20. This Action has been completed. The Government issued satisfactory Implementing Regulations for Decree 54 in December 2002 which, inter alia provided details on financial reporting requirements for the SOEs. These regulations are prerequisites to collecting and evaluating the financial and operational data on SOE performance, and once collected such data can be used for classification of all SOEs on the basis of agreed performance criteria. Technical assistance was provided under the Bank’s FMCB Credit, to the officials in the central and provincial state asset management bureaus of MOF and the directors of all SOEs, so that they understand not only the requirements and the implications of these Regulations for their reporting but also the need to record information on performance properly.

21.  Prepared and furnished to the Association in a manner and substance satisfactory to the Association, through the Ministry of Finance, an assessment of the financial performance of SOEs and, under criteria consistent with technical audit standards satisfactory to the Association, identified non-performing SOEs requiring: (i) performance improvement; (ii)strengthening of financial reporting; or (iii) bringing them to the point of sale or liquidation, as the case may be.

22.  This Action has been completed. The Ministry of Finance, through their letter number 267, dated 8 January 2004, identified nearly a quarter of the number of SOEs (24 provincial, and 7 central SOEs), as making large losses and thus requiring sale or liquidation. This was based on a classification using an assessment of financial performance of SOEs. The set of agreed technical criteria to assess performance, covered profitability, solvency, liquidity, debt management and operational activity as well as management capacity, industry experience and viability of business plan. All 140 SOEs were classified using this criteria and the proposed actions as follows:

·  of 43 centrally managed SOEs, 7 were performing well and had good financial reporting, 4 needed performance improvements, and 25 needed both performance improvements and strengthening of financial reporting.

·  of 97 provincially managed SOEs classified, 7 were performing well and had good financial reporting, 2 required only strengthening of financial reporting, and 64 needed both performance improvements and strengthening financial reporting.

23. Adopted a time-bound restructuring plan, satisfactory to the Association, for BPKP, Nam Papa Lao, Pharmaceutical Factory No. 3, and Lao Aviation, and implemented all of the actions under the said restructuring plan, which in accordance with such time-bound restructuring plan are due within seven (7) calendar days prior to the exchange of views under Section 2.02 (d) of the DCA.

24. This Action has been completed.
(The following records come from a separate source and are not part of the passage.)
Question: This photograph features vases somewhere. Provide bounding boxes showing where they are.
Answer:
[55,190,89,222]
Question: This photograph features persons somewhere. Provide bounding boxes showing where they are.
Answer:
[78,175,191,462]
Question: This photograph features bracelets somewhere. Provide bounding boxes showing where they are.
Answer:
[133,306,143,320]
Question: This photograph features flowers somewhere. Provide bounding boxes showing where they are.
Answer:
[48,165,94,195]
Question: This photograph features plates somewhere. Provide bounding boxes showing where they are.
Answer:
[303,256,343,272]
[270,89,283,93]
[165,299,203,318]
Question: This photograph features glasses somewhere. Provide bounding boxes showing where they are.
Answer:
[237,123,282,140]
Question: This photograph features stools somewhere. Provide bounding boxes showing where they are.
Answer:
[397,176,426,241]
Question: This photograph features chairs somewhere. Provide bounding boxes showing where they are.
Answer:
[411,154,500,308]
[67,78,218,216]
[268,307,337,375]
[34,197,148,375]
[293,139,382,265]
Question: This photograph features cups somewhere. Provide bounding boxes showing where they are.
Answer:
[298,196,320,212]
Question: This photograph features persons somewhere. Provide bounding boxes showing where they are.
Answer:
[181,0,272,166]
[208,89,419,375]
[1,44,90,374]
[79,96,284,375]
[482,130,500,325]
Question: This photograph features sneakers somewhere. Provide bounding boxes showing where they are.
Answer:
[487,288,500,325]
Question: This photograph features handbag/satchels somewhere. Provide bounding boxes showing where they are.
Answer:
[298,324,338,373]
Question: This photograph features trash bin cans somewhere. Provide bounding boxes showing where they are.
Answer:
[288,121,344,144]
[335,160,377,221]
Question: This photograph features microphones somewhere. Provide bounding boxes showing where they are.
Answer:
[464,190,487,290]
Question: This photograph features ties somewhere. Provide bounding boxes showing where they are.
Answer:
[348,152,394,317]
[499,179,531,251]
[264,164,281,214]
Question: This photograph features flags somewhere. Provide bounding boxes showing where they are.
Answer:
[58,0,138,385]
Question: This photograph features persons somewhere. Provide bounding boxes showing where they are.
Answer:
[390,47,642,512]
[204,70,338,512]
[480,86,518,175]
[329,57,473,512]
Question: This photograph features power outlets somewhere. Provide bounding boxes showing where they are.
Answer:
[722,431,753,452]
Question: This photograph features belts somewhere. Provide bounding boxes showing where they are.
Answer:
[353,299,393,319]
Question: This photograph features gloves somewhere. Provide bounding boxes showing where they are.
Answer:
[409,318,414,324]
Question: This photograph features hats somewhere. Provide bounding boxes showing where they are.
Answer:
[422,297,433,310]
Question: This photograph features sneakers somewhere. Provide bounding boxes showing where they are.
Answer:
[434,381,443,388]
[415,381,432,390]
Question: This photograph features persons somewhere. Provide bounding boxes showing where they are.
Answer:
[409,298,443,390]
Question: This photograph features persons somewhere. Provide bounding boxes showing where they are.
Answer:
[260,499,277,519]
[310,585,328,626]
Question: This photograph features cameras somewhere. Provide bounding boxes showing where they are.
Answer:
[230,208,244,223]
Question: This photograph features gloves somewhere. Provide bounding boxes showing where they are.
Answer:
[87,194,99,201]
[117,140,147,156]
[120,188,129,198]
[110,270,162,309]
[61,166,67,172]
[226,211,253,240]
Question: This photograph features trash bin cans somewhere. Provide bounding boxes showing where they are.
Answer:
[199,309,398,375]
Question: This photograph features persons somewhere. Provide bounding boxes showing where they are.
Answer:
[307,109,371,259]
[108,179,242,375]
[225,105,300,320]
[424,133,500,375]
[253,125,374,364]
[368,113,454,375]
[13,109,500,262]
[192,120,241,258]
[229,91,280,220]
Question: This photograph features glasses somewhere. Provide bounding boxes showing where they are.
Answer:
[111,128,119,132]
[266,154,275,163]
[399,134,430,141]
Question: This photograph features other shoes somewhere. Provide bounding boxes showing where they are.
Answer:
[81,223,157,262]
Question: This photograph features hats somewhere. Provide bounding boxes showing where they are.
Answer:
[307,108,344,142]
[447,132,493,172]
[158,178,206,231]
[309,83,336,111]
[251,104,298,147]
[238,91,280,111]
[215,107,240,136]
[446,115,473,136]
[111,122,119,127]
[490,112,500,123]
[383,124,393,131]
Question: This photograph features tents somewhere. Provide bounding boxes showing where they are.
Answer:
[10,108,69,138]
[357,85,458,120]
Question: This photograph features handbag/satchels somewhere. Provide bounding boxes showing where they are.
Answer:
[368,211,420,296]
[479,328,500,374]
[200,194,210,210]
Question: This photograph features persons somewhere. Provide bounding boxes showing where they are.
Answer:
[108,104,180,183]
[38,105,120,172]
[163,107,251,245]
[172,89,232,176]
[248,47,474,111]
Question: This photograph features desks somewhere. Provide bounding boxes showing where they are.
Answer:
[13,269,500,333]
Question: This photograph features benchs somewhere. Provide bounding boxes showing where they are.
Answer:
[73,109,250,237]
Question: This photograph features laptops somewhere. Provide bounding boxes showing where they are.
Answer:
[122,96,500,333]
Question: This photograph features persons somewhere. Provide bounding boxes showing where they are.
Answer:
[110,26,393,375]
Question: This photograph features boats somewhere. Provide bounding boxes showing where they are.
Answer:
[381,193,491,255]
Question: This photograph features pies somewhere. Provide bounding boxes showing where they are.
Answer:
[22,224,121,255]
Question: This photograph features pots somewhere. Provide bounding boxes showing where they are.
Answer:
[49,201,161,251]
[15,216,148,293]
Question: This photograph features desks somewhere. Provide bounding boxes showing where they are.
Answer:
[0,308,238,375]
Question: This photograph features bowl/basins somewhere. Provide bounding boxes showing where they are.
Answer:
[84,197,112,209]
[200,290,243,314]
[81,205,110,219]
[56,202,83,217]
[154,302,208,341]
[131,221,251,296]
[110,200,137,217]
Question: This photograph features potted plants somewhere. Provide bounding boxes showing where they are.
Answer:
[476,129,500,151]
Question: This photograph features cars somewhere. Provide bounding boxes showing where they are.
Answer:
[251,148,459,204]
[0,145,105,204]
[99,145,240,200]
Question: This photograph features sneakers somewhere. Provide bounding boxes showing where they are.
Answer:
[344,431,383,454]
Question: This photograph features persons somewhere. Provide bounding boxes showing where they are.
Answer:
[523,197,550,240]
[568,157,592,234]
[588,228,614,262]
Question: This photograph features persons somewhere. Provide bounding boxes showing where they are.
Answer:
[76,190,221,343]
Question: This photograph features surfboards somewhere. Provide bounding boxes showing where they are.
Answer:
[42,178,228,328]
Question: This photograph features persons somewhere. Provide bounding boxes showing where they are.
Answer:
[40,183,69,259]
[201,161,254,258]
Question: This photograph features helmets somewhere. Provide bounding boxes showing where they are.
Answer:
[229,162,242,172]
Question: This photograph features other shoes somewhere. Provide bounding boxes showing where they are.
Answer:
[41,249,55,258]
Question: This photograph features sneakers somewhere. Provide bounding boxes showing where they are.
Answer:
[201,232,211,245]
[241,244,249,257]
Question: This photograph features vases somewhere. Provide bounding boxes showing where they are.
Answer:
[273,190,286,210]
Time-bound restructuring plans have been adopted for each of the above mentioned four SOEs and an initial set of actions consistent with the restructuring plan have been implemented. The initial set of actions include changes in management, reduction in labor force, reductions in number of non-core activities, re-organization to improve control and so on. The adoption of the restructuring plans is evident in the Prime Minister’s (PM’s) Notice No. 059/CPMO dated 15 January 2004 and in the accompanying Implementing Guidelines for each of the four SOEs issued to relevant agencies on April 29 2004 by the Minister in the Prime Minister’s office in charge of SOE restructuring. The PM’s Notice highlights the key elements of the plans and the broad scope of restructuring that is directed to be carried out, while the Implementing Guidelines provide details on the processes, restructuring actions and the monitoring requirements, including a clear timeline for actions in 2004 and in 2005.